Condition 3: Energy Sector Reforms and Policy Directives
The third condition mandates the publication of the updated Energy Sector Recovery Plan following Cabinet approval. This plan must include well-defined measures and timelines to tackle the challenges in the energy sector. Simultaneously, negotiations on power purchase agreements (PPAs) to mitigate the take-or-pay liability should be concluded. Strategies aimed at enhancing the performance of the Electricity Company of Ghana (ECG) and other state-owned enterprises (SOEs) will be formulated, alongside reforms to reduce revenue shortfalls caused by subsidies. Additionally, a new policy directive on the procurement of new Independent Power Producers (IPPs) will be published by the end of 2023, relieving the state’s commercial burden.
IMF Visit and Economic Progress
An IMF team, led by Stéphane Roudet, recently concluded its visit to Ghana from June 8 to June 15. The team’s discussions centered on the country’s economic progress and the implementation of the IMF-supported program approved in May 2023. Mr. Roudet acknowledged positive signs of stability in the economy, including decreased inflation, increased international reserves, and a more stable exchange rate.
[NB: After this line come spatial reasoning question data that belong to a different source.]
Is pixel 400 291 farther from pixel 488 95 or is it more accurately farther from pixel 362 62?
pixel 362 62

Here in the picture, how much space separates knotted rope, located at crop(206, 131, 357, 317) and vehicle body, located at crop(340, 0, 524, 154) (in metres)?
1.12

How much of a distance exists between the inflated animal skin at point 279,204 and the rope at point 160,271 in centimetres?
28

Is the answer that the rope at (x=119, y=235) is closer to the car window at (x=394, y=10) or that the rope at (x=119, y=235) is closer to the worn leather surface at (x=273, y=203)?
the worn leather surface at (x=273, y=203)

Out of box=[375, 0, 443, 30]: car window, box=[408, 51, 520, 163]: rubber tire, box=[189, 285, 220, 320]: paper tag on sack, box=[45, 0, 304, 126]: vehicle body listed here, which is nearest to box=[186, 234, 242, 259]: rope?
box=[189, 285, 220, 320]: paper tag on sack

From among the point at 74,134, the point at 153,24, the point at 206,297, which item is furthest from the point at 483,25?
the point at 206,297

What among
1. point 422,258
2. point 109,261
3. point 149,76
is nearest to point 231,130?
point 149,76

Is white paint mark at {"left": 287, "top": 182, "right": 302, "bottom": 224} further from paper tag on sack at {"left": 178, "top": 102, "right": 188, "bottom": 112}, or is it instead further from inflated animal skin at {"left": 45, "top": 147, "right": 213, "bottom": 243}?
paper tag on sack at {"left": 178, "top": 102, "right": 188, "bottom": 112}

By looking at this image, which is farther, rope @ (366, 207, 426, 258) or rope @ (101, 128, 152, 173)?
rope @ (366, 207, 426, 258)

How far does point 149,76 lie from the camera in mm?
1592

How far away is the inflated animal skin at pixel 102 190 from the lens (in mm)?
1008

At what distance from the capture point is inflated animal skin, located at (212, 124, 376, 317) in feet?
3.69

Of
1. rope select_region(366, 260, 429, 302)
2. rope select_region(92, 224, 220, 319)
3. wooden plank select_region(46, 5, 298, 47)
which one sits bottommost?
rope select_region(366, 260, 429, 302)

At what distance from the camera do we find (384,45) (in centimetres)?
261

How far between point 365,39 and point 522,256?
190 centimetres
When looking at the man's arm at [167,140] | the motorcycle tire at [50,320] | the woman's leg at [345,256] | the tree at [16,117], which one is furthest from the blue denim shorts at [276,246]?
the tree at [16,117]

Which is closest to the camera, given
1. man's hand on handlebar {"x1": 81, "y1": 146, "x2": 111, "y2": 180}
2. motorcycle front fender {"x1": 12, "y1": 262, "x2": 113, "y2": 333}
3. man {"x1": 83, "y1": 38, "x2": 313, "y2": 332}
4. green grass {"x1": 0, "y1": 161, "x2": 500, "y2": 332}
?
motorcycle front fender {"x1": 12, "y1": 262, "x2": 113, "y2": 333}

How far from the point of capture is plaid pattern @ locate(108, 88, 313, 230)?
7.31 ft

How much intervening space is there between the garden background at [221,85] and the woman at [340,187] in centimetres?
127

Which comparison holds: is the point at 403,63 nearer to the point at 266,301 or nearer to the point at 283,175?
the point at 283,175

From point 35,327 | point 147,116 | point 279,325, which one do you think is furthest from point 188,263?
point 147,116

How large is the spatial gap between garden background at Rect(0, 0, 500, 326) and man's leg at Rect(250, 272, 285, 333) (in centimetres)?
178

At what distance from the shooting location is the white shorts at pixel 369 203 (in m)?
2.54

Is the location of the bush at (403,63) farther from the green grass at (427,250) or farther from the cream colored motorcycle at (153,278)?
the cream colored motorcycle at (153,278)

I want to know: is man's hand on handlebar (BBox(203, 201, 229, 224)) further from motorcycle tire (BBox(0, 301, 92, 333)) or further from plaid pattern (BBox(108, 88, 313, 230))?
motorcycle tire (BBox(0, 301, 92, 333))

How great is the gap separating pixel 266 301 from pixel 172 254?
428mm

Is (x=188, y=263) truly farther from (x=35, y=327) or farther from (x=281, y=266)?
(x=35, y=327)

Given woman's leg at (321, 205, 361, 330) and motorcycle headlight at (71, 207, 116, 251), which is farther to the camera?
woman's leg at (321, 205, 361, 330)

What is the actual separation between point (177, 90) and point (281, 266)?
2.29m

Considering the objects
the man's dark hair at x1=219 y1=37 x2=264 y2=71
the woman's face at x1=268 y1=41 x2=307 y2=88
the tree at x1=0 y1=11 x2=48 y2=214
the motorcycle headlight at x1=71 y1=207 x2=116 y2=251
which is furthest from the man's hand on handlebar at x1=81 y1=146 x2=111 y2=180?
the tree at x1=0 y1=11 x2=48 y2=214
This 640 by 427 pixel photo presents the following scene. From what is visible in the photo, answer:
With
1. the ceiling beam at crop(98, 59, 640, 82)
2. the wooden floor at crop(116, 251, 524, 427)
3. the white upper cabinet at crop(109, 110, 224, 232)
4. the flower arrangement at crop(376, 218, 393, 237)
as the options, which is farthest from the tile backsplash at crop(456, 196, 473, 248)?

The team emphasized that the authorities’ compliance with key commitments would be formally evaluated during the first review of the Extended Credit Facility arrangement in November.
Engagement and Support from Ghanaian Authorities
Throughout the IMF team’s visit, they engaged with high-level officials, including President Akufo-Addo, Vice President Mahamudu Bawumia, Finance Minister Ken Ofori-Atta, and Bank of Ghana Governor Ernest Addison. Meetings were also held with representatives from government agencies, parliament’s Finance Committee, the private sector, and civil society. The IMF team expressed appreciation for the constructive engagement and support received from Ghanaian authorities and stakeholders during the mission, acknowledging the collective efforts to achieve economic stability and implement necessary reforms.
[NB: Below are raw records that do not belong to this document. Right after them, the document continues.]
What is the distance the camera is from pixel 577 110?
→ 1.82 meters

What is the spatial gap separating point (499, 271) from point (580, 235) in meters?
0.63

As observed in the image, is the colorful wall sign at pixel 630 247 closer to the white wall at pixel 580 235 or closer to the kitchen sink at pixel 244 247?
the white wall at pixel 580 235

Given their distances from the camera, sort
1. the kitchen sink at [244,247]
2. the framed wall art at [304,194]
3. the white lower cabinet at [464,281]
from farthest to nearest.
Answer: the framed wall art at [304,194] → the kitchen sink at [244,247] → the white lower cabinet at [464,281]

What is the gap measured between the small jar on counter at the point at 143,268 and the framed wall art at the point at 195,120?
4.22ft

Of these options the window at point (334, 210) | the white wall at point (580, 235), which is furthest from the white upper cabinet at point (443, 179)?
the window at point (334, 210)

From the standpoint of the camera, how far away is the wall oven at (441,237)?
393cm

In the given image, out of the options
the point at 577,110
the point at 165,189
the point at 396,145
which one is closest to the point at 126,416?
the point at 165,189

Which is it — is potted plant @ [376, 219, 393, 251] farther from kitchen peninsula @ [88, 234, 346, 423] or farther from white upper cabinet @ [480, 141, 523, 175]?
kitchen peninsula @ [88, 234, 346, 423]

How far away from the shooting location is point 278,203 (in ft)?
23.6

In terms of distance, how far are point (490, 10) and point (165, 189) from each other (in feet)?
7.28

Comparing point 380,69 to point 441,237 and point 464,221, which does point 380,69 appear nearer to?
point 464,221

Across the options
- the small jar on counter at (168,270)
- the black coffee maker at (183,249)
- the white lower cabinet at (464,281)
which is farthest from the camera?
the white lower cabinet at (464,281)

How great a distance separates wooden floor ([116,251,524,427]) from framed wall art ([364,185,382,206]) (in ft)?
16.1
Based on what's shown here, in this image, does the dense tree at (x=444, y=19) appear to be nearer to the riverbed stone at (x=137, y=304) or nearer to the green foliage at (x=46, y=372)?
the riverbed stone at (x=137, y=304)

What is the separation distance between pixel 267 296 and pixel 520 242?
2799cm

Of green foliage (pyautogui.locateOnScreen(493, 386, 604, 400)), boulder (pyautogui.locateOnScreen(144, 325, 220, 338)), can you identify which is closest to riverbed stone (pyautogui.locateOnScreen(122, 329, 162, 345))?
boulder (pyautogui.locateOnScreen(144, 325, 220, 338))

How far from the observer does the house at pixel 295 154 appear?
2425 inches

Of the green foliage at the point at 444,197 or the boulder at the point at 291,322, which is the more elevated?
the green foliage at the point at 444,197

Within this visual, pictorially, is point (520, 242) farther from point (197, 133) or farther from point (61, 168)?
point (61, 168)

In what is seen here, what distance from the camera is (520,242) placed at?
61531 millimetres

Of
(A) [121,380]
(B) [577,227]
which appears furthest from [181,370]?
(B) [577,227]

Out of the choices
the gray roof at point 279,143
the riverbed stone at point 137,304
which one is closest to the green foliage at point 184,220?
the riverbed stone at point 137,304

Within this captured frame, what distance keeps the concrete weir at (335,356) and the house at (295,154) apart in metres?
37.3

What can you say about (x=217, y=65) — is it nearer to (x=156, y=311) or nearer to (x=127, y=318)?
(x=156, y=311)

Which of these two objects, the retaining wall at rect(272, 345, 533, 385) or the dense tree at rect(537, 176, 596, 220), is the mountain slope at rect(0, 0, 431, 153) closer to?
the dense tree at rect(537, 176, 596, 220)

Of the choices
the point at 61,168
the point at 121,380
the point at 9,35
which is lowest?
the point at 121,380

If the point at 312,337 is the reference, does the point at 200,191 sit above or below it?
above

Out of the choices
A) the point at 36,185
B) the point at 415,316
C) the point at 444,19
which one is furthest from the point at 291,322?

Importance of Adherence to Timeline and Effective Implementation
While the IMF team’s recognition of Ghana’s economic stabilization indicates a positive trajectory for the country’s growth, strict adherence to the timeline and effective implementation of the required measures remain crucial. The successful completion of the IMF-supported program’s conditions will not only unlock the first review in November 2023 but also pave the way for subsequent tranches of financial support. This will bolster economic foundations and further enhance confidence among international investors and lenders, reinforcing Ghana’s position as an attractive investment destination.
Ghana’s race against time to fulfill the IMF’s conditions by the end of June 2023 is a critical milestone in the country’s pursuit of economic stability. The fulfillment of these conditions, covering fiscal operations, financial sector stability, and energy sector reforms, is pivotal for unlocking the first review of the Extended Credit Facility arrangement and subsequent tranches of financial support. Ghana’s commitment to timely arrears clearance, fortifying the financial sector, and implementing energy sector reforms will lay a solid foundation for sustained economic growth and enhance investor confidence. As the IMF team acknowledged, strict adherence to the timeline and effective implementation of the necessary measures are imperative for the government and its stakeholders to achieve the desired outcomes and secure a positive trajectory for Ghana’s future.